"Open Data" Policy a Cause for Optimism and Concern

By Michael Lucibella

Plans are moving ahead slowly for making public the raw data obtained by federally funded scientists, though how that ultimately might take shape is still unclear. Experts expressed both excitement and apprehension about the final form the new policy might take.

On February 22, 2013, the administration’s Office of Science and Technology Policy (OSTP) released a memorandum stipulating that all federal agencies that fund more than $100 million in research come up with a plan to open up peer reviewed results and raw data to the public.

“Most of the noise has been around the literature, not the data, but the data is likely going to have the longest term impact,” said John Wilbanks, the chief commons officer at Sage Bionetworks, and who had previously run Creative Commons’ Science Commons project.

In March 2014, OSTP collected, reviewed and returned proposals from 23 agencies. The proposals haven’t been released to the public. Over the next several months, OSTP will meet with agency representatives to continue to refine proposals.

“I certainly expect that by the end of this year we’ll see the plans,” Wilbanks said.

More than a year after the memo was first issued, there has been no official word as to how the federal agencies plan on implementing the opening of scientists’ datasets. However, data experts are not worried and have applauded the administration for its deliberative pace.

“They recognize that this is a very difficult problem, far more difficult even than open access [for publications],” said Michael Lubell, director of public affairs for APS.

There are several outstanding questions about the policy, including what kind of data is covered and where it will be stored.

The memorandum defines data generally as “digital recorded factual material commonly accepted in the scientific community” and goes on to say that items like notebooks, physical objects, peer review reports and preliminary drafts and analyses wouldn’t be included.

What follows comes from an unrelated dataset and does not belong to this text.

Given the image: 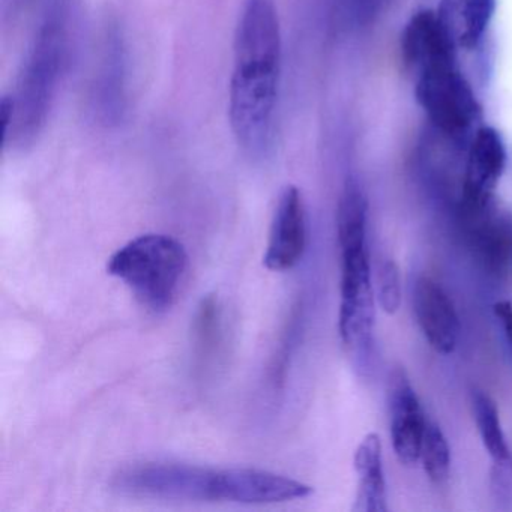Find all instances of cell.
Segmentation results:
<instances>
[{"instance_id": "6da1fadb", "label": "cell", "mask_w": 512, "mask_h": 512, "mask_svg": "<svg viewBox=\"0 0 512 512\" xmlns=\"http://www.w3.org/2000/svg\"><path fill=\"white\" fill-rule=\"evenodd\" d=\"M283 41L274 0H244L233 46L229 116L245 155L262 161L277 142Z\"/></svg>"}, {"instance_id": "7a4b0ae2", "label": "cell", "mask_w": 512, "mask_h": 512, "mask_svg": "<svg viewBox=\"0 0 512 512\" xmlns=\"http://www.w3.org/2000/svg\"><path fill=\"white\" fill-rule=\"evenodd\" d=\"M83 14L82 0H52L47 5L16 89L0 101L7 148H29L46 128L79 53Z\"/></svg>"}, {"instance_id": "3957f363", "label": "cell", "mask_w": 512, "mask_h": 512, "mask_svg": "<svg viewBox=\"0 0 512 512\" xmlns=\"http://www.w3.org/2000/svg\"><path fill=\"white\" fill-rule=\"evenodd\" d=\"M115 488L130 496L190 502L275 503L304 499L313 488L259 469H208L190 464H145L116 476Z\"/></svg>"}, {"instance_id": "277c9868", "label": "cell", "mask_w": 512, "mask_h": 512, "mask_svg": "<svg viewBox=\"0 0 512 512\" xmlns=\"http://www.w3.org/2000/svg\"><path fill=\"white\" fill-rule=\"evenodd\" d=\"M187 266V251L181 242L149 233L119 248L110 257L107 271L121 280L143 307L163 313L175 302Z\"/></svg>"}, {"instance_id": "5b68a950", "label": "cell", "mask_w": 512, "mask_h": 512, "mask_svg": "<svg viewBox=\"0 0 512 512\" xmlns=\"http://www.w3.org/2000/svg\"><path fill=\"white\" fill-rule=\"evenodd\" d=\"M415 97L434 130L452 142L466 139L482 116L481 104L457 61L436 62L418 71Z\"/></svg>"}, {"instance_id": "8992f818", "label": "cell", "mask_w": 512, "mask_h": 512, "mask_svg": "<svg viewBox=\"0 0 512 512\" xmlns=\"http://www.w3.org/2000/svg\"><path fill=\"white\" fill-rule=\"evenodd\" d=\"M341 302L338 331L344 346L362 350L370 344L374 328V290L367 247L340 248Z\"/></svg>"}, {"instance_id": "52a82bcc", "label": "cell", "mask_w": 512, "mask_h": 512, "mask_svg": "<svg viewBox=\"0 0 512 512\" xmlns=\"http://www.w3.org/2000/svg\"><path fill=\"white\" fill-rule=\"evenodd\" d=\"M460 224L470 250L491 272L502 274L512 266V214L490 197L481 203L460 202Z\"/></svg>"}, {"instance_id": "ba28073f", "label": "cell", "mask_w": 512, "mask_h": 512, "mask_svg": "<svg viewBox=\"0 0 512 512\" xmlns=\"http://www.w3.org/2000/svg\"><path fill=\"white\" fill-rule=\"evenodd\" d=\"M386 400L391 418L392 448L401 464L413 466L421 458L428 421L404 368H394L389 373Z\"/></svg>"}, {"instance_id": "9c48e42d", "label": "cell", "mask_w": 512, "mask_h": 512, "mask_svg": "<svg viewBox=\"0 0 512 512\" xmlns=\"http://www.w3.org/2000/svg\"><path fill=\"white\" fill-rule=\"evenodd\" d=\"M307 247V215L296 187H287L278 199L263 263L269 271L284 272L301 262Z\"/></svg>"}, {"instance_id": "30bf717a", "label": "cell", "mask_w": 512, "mask_h": 512, "mask_svg": "<svg viewBox=\"0 0 512 512\" xmlns=\"http://www.w3.org/2000/svg\"><path fill=\"white\" fill-rule=\"evenodd\" d=\"M94 112L104 124L121 121L127 106V49L118 23L107 25L103 53L92 86Z\"/></svg>"}, {"instance_id": "8fae6325", "label": "cell", "mask_w": 512, "mask_h": 512, "mask_svg": "<svg viewBox=\"0 0 512 512\" xmlns=\"http://www.w3.org/2000/svg\"><path fill=\"white\" fill-rule=\"evenodd\" d=\"M505 142L493 127L476 128L470 137L463 172L461 202L481 203L494 196L506 169Z\"/></svg>"}, {"instance_id": "7c38bea8", "label": "cell", "mask_w": 512, "mask_h": 512, "mask_svg": "<svg viewBox=\"0 0 512 512\" xmlns=\"http://www.w3.org/2000/svg\"><path fill=\"white\" fill-rule=\"evenodd\" d=\"M413 310L428 344L442 355L454 352L460 338V319L454 302L433 278L416 281Z\"/></svg>"}, {"instance_id": "4fadbf2b", "label": "cell", "mask_w": 512, "mask_h": 512, "mask_svg": "<svg viewBox=\"0 0 512 512\" xmlns=\"http://www.w3.org/2000/svg\"><path fill=\"white\" fill-rule=\"evenodd\" d=\"M457 56L436 11H419L409 20L401 35V58L407 70L416 74L436 62L457 61Z\"/></svg>"}, {"instance_id": "5bb4252c", "label": "cell", "mask_w": 512, "mask_h": 512, "mask_svg": "<svg viewBox=\"0 0 512 512\" xmlns=\"http://www.w3.org/2000/svg\"><path fill=\"white\" fill-rule=\"evenodd\" d=\"M497 0H440L436 14L458 52H473L484 40Z\"/></svg>"}, {"instance_id": "9a60e30c", "label": "cell", "mask_w": 512, "mask_h": 512, "mask_svg": "<svg viewBox=\"0 0 512 512\" xmlns=\"http://www.w3.org/2000/svg\"><path fill=\"white\" fill-rule=\"evenodd\" d=\"M358 493L353 509L358 512H386V484L383 473L382 442L379 434L368 433L355 451Z\"/></svg>"}, {"instance_id": "2e32d148", "label": "cell", "mask_w": 512, "mask_h": 512, "mask_svg": "<svg viewBox=\"0 0 512 512\" xmlns=\"http://www.w3.org/2000/svg\"><path fill=\"white\" fill-rule=\"evenodd\" d=\"M472 409L479 436L494 466L499 472L512 473V451L503 433L496 401L476 389L472 392Z\"/></svg>"}, {"instance_id": "e0dca14e", "label": "cell", "mask_w": 512, "mask_h": 512, "mask_svg": "<svg viewBox=\"0 0 512 512\" xmlns=\"http://www.w3.org/2000/svg\"><path fill=\"white\" fill-rule=\"evenodd\" d=\"M367 199L355 181H347L337 209V235L340 248L367 245Z\"/></svg>"}, {"instance_id": "ac0fdd59", "label": "cell", "mask_w": 512, "mask_h": 512, "mask_svg": "<svg viewBox=\"0 0 512 512\" xmlns=\"http://www.w3.org/2000/svg\"><path fill=\"white\" fill-rule=\"evenodd\" d=\"M419 460H422L425 473L431 481L439 485L448 481L449 470H451V449L442 428L436 422H427Z\"/></svg>"}, {"instance_id": "d6986e66", "label": "cell", "mask_w": 512, "mask_h": 512, "mask_svg": "<svg viewBox=\"0 0 512 512\" xmlns=\"http://www.w3.org/2000/svg\"><path fill=\"white\" fill-rule=\"evenodd\" d=\"M194 334H196L197 350L202 358L214 352L218 335H220V308L214 296L203 299L197 313Z\"/></svg>"}, {"instance_id": "ffe728a7", "label": "cell", "mask_w": 512, "mask_h": 512, "mask_svg": "<svg viewBox=\"0 0 512 512\" xmlns=\"http://www.w3.org/2000/svg\"><path fill=\"white\" fill-rule=\"evenodd\" d=\"M377 301L386 314H395L401 305L400 269L392 259L380 263L377 271Z\"/></svg>"}, {"instance_id": "44dd1931", "label": "cell", "mask_w": 512, "mask_h": 512, "mask_svg": "<svg viewBox=\"0 0 512 512\" xmlns=\"http://www.w3.org/2000/svg\"><path fill=\"white\" fill-rule=\"evenodd\" d=\"M494 314L502 323L503 331H505L506 340L512 346V302L500 301L494 305Z\"/></svg>"}]
</instances>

However, pinning down precisely what might be included and what might not be could prove to be tricky.

“The agencies are struggling with how to deal with datasets,” said Bonnie Carroll, CEO of Information International Associates. “The problem with datasets is people don’t really have a good definition of what is included and what isn’t.”

Carroll added that because there is so much variety in the kinds of data collected by scientists, it’s almost inevitable that exceptions will pop up that haven’t been covered by whatever policy a funding agency adopts.  

Where data are to be stored presents its own potential issues. Some experiments, especially those in high energy and astrophysics, can collect terabytes or even exobytes of data. It’s not yet clear whether the mandates will require agencies to set up a single central database or link to data stored on outside servers.

“I don’t think they’ve even thought about that at this stage,” Lubell said. “These are huge huge datasets…. I think the magnitude of the storage problem for a central repository would be extremely large.”

Though high energy and astrophysics datasets are large, there are relatively few of them because there are a limited number of large experiments. Most already are open to the public in some way.

“I think it will change physics less than other fields where data starts from a more ‘artisanal’ source,” Wilbanks said. “If biology got to where physics is, I think that we will all declare that a victory.”

Right now, scientists are waiting to hear what the administration and the agencies ultimately decide. OSTP did not respond to interview requests.

Lubell cautions about the potential sweep of the requirements. He said that if the mandate on data ends up being overly broad, it could include calibration data that could be inherently misleading or even abused by individuals who want to misrepresent results.

“If you force people to post all their data, including the stuff you rejected…then who in the public knows enough to say that I shouldn’t look at something because it’s garbage?” Lubell said. “A large amount of data that you take, especially at the beginning of an experiment…is probably not correct.”

The reason cited in the mandate for opening the data is to let others use the raw information to innovate and ultimately spur the economy. However, Carroll said that she hopes that this will produce tools and algorithms that can help interpret the data, rather than just linking to reams of raw data alone.

“What ultimately becomes important is the metadata and the linkage to the documentation,” Carroll said. “More and more we’re linking to the data sets so the boundary between publication and data becomes more and more porous.”